▸ Text excerpt
Now the load is unknown, but the allowable axial stresses are known. Since the axial stress in an element is just the (internal) axial force in the element divided by its area, it is clear that we must eventually get equations that relate $F_1$ and $F_2$, the axial forces in the two rods, to the load P.
Let us begin by writing down the three fundamental types of equations.
Equilibrium: We must ask ourselves the question: What free-body diagram(s) would lead to an equilibrium equation (or equations) that relate the external load P to the internal element forces $F_1$ and $F_2$? Clearly, a free-body diagram of the rigid beam AD should be used.
Since we are not specifically asked to determine the reactions $A_x$ and $A_y$, we do not need to sum forces. A moment equation for the free-body diagram in Fig. 2 will directly relate $F_1$ and $F_2$ to P, so we write

$+\circlearrowleft\left(\sum{M} \right) _A = 0 : aF_1 + bF_2$ – cP = 0      Equilibrium (1)

Since there are two unknown forces and only one equilibrium equation, the structure is statically indeterminate. Since the beam AD could be supported by just one hanger rod, one of the rods is redundant.
Element Force-Deformation Behavior: It will be convenient to use the form given in Eq. 3.14.

$e = fF, \text{where} f ≡ \frac{L}{AE}$        (3.14)

$e_1 = f_1F_1, e_2 = f_2F_2$    Element Force-Deformation Behavior      (2)

where the values of the flexibility coefficients for the hanger rods, labeled (1) and (2) in Fig. 1, are

$f_1 = \left(\frac{L}{AE}\right)_1 = \frac{80 in.}{(1.0 in^2)(10 \times 10^3 ksi)} = 8.00 (10^{-3})$ in./kip

$f_2 = \left(\frac{L}{AE}\right)_2 = \frac{50 in.}{(0.5 in^2)(10 \times 10^3 ksi)} = 10.00 (10^{-3})$ in./kip

Geometry of Deformation: Because AD is assumed to be rigid, we can sketch a deformation diagram that relates the elongations of the hanger rods to the rotation of the beam AD about A (Fig. 3). Since the rotation angle θ is assumed to be small, we can assume that points B and C move vertically downward (instead of along arcs of circles with centers at A), and we can therefore use the properties of similar triangles to get the compatibility equation

$e_2 = \left(\frac{b}{a}\right)e_1$    Deformation Geometry  (3)

▸ Excerpted records
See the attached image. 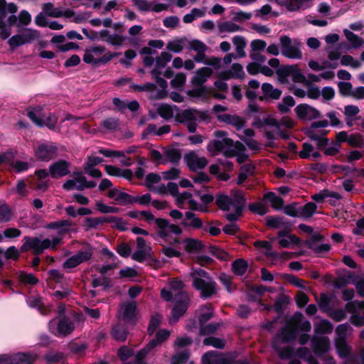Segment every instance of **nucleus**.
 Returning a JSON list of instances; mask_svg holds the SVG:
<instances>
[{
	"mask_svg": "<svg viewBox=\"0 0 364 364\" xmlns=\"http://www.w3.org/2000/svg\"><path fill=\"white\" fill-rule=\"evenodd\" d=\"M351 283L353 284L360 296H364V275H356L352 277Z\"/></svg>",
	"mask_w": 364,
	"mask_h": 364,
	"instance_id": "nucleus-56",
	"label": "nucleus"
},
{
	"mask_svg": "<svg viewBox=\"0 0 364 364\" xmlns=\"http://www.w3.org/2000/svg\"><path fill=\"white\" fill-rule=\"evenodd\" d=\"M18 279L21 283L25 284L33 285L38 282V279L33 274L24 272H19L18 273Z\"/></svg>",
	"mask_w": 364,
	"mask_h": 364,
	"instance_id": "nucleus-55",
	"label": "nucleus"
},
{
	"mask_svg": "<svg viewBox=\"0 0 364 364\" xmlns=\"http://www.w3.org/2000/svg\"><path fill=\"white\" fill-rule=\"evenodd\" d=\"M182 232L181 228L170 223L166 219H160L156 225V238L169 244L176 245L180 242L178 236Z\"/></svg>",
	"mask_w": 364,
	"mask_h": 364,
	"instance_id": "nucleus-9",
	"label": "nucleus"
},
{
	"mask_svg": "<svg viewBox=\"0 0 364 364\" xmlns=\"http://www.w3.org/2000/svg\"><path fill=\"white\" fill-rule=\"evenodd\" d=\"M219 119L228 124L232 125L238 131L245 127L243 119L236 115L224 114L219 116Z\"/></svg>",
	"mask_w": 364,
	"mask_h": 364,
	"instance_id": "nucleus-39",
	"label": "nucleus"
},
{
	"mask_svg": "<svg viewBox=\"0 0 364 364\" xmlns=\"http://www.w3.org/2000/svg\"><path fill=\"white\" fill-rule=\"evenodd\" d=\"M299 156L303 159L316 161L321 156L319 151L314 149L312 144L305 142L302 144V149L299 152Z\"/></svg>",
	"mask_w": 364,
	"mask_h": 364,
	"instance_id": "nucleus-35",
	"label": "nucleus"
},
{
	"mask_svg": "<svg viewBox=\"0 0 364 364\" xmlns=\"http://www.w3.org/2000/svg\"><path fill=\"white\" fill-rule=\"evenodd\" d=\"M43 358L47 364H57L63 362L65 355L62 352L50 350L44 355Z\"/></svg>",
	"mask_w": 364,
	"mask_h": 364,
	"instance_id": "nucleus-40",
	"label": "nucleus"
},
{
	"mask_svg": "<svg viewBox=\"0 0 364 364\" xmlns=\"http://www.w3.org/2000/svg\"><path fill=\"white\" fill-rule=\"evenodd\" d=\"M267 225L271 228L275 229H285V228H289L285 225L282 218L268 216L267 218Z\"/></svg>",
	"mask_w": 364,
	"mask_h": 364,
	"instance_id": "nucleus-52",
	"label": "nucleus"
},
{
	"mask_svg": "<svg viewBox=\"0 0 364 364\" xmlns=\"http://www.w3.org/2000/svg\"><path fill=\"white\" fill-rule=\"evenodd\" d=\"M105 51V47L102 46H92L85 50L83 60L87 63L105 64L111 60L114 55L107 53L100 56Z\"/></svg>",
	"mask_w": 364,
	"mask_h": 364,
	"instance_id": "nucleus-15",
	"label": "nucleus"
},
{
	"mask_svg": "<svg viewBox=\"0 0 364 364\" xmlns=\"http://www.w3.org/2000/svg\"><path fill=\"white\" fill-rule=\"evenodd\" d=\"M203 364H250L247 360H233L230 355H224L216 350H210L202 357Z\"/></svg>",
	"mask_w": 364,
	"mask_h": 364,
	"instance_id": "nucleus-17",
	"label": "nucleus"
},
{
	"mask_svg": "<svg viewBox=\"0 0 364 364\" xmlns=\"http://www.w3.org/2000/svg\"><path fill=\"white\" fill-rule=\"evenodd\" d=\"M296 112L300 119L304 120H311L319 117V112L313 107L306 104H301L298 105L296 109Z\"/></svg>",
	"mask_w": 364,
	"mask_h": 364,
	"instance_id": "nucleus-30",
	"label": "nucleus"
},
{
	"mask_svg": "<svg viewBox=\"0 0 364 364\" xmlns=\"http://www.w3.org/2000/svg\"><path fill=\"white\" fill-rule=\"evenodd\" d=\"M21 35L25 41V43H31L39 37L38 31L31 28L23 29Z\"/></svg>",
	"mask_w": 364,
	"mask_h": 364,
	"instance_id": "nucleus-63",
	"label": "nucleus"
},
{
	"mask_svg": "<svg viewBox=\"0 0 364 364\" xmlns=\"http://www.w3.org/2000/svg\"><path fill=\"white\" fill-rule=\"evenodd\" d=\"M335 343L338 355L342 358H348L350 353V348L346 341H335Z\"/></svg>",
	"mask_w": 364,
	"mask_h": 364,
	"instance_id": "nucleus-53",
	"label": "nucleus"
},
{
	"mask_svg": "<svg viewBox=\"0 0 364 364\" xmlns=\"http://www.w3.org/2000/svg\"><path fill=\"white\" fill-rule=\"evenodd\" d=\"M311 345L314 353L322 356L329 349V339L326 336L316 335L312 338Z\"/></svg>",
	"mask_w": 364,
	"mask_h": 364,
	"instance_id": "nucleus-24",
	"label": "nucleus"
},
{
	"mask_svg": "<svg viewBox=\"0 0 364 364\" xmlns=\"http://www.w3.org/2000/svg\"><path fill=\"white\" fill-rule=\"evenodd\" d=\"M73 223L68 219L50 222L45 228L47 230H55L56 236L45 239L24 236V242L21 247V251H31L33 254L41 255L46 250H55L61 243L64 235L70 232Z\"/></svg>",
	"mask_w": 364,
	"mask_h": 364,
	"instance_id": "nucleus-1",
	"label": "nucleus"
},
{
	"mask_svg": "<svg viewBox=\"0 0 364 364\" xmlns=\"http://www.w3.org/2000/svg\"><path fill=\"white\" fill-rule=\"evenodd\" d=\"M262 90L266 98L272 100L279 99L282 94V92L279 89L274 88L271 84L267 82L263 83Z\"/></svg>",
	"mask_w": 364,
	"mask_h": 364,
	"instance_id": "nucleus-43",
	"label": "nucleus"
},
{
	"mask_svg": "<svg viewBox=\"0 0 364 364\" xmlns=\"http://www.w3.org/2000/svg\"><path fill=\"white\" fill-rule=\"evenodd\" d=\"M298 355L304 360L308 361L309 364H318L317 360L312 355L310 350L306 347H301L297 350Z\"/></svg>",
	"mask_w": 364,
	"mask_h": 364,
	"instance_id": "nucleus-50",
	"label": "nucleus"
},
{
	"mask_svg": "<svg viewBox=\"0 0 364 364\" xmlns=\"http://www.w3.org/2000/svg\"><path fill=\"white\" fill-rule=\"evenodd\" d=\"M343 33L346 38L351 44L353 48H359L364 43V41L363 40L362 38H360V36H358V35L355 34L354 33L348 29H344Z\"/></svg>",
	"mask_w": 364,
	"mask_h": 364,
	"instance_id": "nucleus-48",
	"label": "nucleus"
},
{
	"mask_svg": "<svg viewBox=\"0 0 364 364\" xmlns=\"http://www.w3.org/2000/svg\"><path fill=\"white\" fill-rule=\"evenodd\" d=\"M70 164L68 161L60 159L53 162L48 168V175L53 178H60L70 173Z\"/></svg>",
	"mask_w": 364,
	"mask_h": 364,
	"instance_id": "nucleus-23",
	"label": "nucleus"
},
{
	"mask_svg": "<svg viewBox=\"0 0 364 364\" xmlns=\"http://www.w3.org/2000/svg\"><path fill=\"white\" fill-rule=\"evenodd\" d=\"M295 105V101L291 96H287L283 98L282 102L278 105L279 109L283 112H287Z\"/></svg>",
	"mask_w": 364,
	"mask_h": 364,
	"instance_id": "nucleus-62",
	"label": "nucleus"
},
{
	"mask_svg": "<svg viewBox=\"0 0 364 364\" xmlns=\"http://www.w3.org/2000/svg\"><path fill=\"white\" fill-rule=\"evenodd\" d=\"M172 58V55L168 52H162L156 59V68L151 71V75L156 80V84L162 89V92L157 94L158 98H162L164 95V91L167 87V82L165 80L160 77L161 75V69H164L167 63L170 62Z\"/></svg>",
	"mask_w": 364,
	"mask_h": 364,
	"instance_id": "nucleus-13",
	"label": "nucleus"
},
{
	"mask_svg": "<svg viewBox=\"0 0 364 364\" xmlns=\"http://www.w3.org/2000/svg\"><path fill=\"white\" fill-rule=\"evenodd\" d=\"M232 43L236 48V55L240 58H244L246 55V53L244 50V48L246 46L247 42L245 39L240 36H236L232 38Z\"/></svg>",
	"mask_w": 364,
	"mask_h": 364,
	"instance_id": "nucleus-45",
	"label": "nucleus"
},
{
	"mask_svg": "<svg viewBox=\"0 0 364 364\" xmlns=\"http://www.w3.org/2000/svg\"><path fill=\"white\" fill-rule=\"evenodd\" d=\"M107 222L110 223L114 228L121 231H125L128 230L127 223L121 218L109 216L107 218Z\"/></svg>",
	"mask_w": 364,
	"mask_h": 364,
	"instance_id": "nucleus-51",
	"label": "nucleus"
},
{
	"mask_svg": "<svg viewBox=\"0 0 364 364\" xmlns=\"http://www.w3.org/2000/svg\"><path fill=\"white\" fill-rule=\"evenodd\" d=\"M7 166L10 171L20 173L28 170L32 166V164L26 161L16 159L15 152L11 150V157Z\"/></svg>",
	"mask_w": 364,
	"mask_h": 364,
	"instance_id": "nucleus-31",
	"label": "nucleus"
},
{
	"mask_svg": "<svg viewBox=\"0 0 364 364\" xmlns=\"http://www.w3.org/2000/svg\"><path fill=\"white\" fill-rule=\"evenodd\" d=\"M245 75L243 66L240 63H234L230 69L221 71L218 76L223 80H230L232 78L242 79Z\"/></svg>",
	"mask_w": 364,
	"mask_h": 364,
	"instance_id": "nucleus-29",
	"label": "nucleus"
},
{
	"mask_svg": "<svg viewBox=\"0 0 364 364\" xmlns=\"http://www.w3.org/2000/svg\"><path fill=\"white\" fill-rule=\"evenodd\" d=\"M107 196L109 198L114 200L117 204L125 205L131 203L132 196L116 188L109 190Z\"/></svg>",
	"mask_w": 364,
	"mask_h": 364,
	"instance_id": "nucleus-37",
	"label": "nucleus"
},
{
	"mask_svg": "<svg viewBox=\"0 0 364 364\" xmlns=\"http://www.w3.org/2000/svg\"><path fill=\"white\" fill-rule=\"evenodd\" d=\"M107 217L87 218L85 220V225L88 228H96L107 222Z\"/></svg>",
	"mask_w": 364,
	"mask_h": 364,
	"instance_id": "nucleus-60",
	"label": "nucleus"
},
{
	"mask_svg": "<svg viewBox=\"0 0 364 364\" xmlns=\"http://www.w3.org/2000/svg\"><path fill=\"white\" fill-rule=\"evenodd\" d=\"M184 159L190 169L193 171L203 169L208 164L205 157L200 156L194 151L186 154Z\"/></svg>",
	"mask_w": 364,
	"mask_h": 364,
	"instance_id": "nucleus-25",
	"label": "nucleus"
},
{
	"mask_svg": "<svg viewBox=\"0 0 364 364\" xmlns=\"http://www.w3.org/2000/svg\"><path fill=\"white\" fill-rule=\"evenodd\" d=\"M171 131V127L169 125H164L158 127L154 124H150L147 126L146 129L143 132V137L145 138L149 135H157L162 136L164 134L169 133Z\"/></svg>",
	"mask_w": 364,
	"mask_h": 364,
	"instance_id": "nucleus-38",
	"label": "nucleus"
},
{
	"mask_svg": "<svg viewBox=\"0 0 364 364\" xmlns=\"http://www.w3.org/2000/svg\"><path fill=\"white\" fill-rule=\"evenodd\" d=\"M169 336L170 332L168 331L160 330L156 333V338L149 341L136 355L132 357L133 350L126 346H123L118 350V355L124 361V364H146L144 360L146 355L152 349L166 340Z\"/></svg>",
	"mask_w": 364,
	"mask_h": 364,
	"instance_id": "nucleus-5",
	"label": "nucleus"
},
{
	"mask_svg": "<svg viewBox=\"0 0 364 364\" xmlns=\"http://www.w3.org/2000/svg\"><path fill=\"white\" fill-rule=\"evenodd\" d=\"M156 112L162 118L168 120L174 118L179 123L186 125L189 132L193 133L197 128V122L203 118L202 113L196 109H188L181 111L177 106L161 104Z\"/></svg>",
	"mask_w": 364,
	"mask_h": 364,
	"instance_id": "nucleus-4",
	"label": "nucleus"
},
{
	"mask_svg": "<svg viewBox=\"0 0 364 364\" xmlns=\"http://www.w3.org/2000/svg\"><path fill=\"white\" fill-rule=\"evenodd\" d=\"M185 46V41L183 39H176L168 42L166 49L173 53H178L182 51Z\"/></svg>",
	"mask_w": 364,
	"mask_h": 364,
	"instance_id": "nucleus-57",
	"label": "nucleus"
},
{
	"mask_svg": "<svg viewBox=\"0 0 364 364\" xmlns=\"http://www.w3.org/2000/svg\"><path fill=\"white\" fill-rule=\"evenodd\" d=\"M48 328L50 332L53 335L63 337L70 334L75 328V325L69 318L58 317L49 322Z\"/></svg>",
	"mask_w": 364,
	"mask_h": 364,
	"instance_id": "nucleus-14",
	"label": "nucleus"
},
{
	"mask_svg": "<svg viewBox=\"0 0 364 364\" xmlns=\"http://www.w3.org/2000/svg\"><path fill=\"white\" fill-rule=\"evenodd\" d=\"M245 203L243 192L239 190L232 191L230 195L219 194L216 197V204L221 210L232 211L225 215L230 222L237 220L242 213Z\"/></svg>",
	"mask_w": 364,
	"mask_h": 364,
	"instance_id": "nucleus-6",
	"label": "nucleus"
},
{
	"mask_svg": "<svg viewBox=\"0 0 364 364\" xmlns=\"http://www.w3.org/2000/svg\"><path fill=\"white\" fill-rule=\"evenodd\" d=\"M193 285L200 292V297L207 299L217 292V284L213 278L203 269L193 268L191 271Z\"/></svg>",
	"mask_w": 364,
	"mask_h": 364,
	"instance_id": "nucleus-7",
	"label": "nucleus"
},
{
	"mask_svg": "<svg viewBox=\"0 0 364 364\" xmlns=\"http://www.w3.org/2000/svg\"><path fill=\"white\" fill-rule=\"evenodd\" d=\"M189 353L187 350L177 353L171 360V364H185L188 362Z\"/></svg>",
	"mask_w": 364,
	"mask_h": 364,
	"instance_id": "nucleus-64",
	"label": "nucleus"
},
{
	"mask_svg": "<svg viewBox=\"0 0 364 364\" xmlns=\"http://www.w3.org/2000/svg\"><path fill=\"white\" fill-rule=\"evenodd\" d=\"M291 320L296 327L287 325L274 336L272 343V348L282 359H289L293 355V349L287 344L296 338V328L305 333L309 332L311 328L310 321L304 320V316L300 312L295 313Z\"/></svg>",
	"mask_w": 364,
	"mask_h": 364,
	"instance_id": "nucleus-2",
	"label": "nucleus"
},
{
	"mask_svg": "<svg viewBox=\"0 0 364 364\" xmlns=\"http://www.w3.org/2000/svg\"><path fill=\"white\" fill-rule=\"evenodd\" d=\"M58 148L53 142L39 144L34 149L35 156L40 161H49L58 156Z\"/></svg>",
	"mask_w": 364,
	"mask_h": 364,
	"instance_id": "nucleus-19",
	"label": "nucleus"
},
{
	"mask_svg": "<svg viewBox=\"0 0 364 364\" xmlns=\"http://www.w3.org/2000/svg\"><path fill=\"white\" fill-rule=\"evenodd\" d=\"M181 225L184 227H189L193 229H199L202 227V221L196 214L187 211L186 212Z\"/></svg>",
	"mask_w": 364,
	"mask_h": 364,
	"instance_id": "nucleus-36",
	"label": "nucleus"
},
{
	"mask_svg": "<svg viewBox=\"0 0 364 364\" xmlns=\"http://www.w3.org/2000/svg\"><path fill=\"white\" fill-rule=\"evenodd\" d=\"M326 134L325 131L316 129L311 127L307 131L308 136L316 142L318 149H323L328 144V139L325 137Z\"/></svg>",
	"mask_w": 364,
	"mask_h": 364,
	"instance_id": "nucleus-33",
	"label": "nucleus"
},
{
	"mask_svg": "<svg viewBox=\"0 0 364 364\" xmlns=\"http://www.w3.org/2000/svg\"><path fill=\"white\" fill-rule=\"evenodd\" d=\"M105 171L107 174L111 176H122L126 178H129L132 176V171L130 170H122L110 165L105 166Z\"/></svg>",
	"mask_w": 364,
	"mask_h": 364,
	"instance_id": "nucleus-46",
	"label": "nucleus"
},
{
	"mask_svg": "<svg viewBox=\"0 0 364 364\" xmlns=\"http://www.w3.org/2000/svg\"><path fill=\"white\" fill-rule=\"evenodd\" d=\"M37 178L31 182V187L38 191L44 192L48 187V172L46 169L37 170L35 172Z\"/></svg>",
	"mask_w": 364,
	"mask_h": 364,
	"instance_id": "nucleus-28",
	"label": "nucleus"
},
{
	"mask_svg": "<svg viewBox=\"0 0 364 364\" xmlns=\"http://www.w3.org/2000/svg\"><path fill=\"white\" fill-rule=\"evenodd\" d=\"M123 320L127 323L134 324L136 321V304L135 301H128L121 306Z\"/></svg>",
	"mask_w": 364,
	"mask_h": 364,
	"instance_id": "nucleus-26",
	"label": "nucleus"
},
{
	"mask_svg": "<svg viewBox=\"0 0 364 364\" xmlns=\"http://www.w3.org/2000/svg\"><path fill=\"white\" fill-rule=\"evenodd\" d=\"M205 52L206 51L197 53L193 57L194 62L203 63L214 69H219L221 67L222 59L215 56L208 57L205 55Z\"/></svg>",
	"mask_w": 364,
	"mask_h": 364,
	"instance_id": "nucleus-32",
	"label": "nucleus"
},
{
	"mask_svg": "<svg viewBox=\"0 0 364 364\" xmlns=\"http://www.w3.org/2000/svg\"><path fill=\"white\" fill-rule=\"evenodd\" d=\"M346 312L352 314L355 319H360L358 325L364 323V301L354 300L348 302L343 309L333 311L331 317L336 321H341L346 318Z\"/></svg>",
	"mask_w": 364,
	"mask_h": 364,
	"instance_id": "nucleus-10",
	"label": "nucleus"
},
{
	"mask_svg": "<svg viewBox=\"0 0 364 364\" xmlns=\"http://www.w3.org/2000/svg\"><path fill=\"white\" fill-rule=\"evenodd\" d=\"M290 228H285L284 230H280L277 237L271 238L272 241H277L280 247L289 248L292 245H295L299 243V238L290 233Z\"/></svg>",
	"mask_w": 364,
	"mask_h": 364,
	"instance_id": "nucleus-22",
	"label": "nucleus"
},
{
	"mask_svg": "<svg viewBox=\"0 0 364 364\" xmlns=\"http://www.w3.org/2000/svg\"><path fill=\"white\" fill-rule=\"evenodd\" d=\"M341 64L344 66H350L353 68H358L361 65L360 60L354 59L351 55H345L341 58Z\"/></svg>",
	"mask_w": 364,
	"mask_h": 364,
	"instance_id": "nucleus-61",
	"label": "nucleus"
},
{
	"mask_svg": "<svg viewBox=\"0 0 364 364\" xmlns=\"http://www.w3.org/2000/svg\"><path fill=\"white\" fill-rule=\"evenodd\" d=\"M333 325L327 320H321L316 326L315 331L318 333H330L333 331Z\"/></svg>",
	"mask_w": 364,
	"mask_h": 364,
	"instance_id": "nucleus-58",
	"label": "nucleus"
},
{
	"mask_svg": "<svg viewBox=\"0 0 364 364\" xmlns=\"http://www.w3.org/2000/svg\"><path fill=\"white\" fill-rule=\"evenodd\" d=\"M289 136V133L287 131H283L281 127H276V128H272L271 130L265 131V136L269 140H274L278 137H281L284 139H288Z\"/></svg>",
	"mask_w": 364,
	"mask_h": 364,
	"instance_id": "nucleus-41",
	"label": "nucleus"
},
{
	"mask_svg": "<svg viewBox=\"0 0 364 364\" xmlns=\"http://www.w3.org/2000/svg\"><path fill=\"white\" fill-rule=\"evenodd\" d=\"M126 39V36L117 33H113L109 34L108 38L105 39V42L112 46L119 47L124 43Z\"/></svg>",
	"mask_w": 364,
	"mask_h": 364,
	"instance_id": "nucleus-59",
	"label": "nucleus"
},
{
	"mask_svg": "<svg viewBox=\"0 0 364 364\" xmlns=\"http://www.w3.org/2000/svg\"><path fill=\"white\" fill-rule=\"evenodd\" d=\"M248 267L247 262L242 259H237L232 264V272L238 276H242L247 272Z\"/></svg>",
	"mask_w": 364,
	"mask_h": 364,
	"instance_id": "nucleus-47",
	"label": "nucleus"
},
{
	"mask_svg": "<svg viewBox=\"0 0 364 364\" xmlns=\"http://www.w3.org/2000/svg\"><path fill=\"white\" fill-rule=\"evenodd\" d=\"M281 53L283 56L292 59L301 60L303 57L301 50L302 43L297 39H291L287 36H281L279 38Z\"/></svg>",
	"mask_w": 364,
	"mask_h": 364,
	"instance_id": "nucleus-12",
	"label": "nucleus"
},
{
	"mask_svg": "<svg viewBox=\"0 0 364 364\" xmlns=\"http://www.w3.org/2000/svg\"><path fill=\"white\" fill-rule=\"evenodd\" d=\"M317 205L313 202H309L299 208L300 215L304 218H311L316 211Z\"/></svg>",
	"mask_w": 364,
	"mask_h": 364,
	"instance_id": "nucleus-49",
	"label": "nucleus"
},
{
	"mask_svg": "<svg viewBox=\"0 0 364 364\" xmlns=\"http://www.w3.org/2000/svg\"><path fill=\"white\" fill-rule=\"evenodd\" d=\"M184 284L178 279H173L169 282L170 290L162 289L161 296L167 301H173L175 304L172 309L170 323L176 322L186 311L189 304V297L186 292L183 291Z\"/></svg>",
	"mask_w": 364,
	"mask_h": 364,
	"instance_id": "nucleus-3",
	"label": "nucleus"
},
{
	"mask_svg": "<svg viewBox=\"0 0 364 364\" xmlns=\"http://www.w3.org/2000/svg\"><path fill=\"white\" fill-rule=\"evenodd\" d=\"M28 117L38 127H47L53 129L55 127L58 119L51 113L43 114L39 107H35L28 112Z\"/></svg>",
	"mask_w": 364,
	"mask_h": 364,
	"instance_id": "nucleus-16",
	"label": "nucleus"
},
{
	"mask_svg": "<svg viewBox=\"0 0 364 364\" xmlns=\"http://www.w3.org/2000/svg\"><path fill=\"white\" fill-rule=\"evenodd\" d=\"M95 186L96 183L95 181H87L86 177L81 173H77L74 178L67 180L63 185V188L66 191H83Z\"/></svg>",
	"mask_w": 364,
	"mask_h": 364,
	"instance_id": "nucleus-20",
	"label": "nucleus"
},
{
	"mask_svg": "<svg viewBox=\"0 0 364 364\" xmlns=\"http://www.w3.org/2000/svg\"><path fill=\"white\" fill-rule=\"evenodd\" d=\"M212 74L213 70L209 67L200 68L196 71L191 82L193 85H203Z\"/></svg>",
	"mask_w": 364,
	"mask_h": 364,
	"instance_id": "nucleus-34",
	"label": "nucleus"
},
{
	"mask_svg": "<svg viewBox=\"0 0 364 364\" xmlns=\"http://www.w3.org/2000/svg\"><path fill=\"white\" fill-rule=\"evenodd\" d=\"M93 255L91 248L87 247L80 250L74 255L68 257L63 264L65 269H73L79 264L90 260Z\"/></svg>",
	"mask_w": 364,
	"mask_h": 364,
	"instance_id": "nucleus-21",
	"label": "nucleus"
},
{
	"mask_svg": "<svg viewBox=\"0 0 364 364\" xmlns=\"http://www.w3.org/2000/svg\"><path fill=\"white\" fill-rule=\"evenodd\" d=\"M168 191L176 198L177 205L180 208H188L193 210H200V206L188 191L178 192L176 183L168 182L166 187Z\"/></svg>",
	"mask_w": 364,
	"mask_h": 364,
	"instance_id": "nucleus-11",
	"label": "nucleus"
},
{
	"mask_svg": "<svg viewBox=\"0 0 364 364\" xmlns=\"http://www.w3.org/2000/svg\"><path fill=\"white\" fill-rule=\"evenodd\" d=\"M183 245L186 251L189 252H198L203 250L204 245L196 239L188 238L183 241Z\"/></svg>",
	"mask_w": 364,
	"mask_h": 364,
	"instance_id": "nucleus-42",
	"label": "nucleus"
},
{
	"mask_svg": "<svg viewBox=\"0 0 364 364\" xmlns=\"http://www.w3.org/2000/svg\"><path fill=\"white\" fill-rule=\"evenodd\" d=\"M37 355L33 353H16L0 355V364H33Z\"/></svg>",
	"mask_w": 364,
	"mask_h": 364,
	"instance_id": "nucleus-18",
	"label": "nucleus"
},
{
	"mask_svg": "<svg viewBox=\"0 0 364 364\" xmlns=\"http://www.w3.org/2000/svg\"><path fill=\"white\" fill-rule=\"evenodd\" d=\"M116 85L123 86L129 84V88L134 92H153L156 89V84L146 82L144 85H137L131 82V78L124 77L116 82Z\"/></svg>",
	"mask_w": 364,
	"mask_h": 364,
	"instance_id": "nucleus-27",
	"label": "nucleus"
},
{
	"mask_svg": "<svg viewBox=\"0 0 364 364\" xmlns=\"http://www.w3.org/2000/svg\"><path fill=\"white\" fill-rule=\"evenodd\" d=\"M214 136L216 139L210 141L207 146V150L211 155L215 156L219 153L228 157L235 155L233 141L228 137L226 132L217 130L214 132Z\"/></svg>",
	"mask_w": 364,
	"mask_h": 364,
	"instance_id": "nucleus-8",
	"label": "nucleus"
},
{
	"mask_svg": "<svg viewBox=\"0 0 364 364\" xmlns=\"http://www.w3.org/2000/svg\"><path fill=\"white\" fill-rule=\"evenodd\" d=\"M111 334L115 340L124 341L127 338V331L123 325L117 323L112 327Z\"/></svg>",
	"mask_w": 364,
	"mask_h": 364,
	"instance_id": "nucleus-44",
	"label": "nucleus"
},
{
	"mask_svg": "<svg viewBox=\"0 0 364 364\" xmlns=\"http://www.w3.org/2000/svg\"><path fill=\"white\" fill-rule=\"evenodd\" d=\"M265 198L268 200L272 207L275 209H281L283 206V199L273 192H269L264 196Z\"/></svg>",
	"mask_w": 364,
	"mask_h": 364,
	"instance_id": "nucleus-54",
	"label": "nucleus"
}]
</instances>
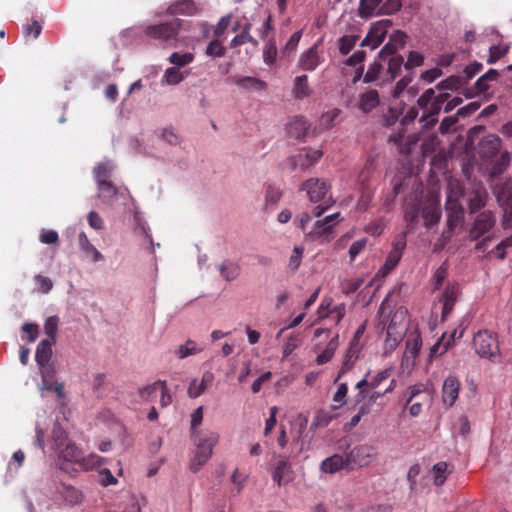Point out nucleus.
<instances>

▸ Objective
From the rigid beam text above, reproduce word for word the part from "Equilibrium: We must" up to and including "in Eq. 3.14.".

▸ The response
Equilibrium: We must ask ourselves the question: What free-body diagram(s) would lead to an equilibrium equation (or equations) that relate the external load P to the internal element forces $F_1$ and $F_2$? Clearly, a free-body diagram of the rigid beam AD should be used.
Since we are not specifically asked to determine the reactions $A_x$ and $A_y$, we do not need to sum forces. A moment equation for the free-body diagram in Fig. 2 will directly relate $F_1$ and $F_2$ to P, so we write

$+\circlearrowleft\left(\sum{M} \right) _A = 0 : aF_1 + bF_2$ – cP = 0      Equilibrium (1)

Since there are two unknown forces and only one equilibrium equation, the structure is statically indeterminate. Since the beam AD could be supported by just one hanger rod, one of the rods is redundant.
Element Force-Deformation Behavior: It will be convenient to use the form given in Eq. 3.14.